Essentia Analytics was founded in 2010 by Clare Flynn Levy with the aim of improving the performance of portfolio managers by analyzing past performance and their trading behaviors. The vendor captures data through nudges focused on trade context, sent in response to a trade; decision points, sent when a pattern resurfaces in a portfolio; and journaling, sent at time intervals that prod fund managers for information throughout the day. The captured data is collected and put into a dataset that can be analyzed later. 

Mallet says one of the key features of the Essentia partnership is that it allows Northern Trust to integrate client data with Essentia’s platform, eliminating the time, effort, and cost usually involved in adopting Essentia’s platform. 

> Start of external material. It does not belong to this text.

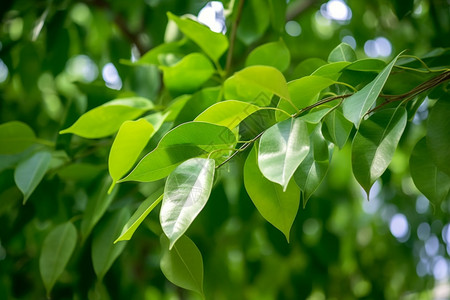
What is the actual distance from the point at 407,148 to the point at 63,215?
91cm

“The platform and the solution require a significant amount of historical data in order to produce accurate analytics. For many of our clients, we have that data,” he says. 

Northern Trust has worked with Essentia to integrate their platforms and streamline the abilities to add value and create analytics and provide that information to Northern Trust’s clients.

“When we think about doing this at scale, rather than having Essentia as a service provider going to each one of the asset managers and sourcing that data, Northern Trust can now act as an aggregator on behalf of our clients, and give them ready access to the analytics, without a significant lift on either the client side or Essentia’s,” he says. 

Mallet says clients need to recognize that this partnership with Essentia provides an opportunity to learn more about their investment own processes and identify and engage with patterns. Coupled with the coaching that Essentia can provide, clients can uncover unconscious biases in their decisions and, ultimately, improve. 

“We’re saying to our clients, ‘You have an opportunity to engage with this analysis and information, and you may learn something about what you’re doing today.’ We’re asking our clients to be open-minded about engaging in this type of activity. Our goal—and we believe that we can meet this—is to make the technical process of integration and onboarding as seamless as possible for our clients,” he says.

Northern Trust has completed the integration of some of its systems with Essentia. Mallett declined to reveal which systems have already been integrated, but says he envisions that it will eventually integrate with all of Northern Trust’s relevant systems. 

“The scope of this is focused in two key areas: historical transactions and positions. And then on an ongoing basis, it will be updated for transactions and positions. We were able to work closely with the Essentia team to understand what they needed specifically in terms of the data content, the formatting of the information, and the timeliness of that data,” Mallet says.

For Essentia, the investment from Northern Trust allows it to work on ideas and enhancements in the background. Flynn Levy says the investment will push the need for behavioral analytics the same way risk analytics are used. 

“I’ve always felt that behavioral analytics would end up becoming an industry standard in the same way that risk analytics became an industry standard. It takes time, but eventually, this will be just part of how allocators evaluate managers and how managers evaluate themselves,” she says.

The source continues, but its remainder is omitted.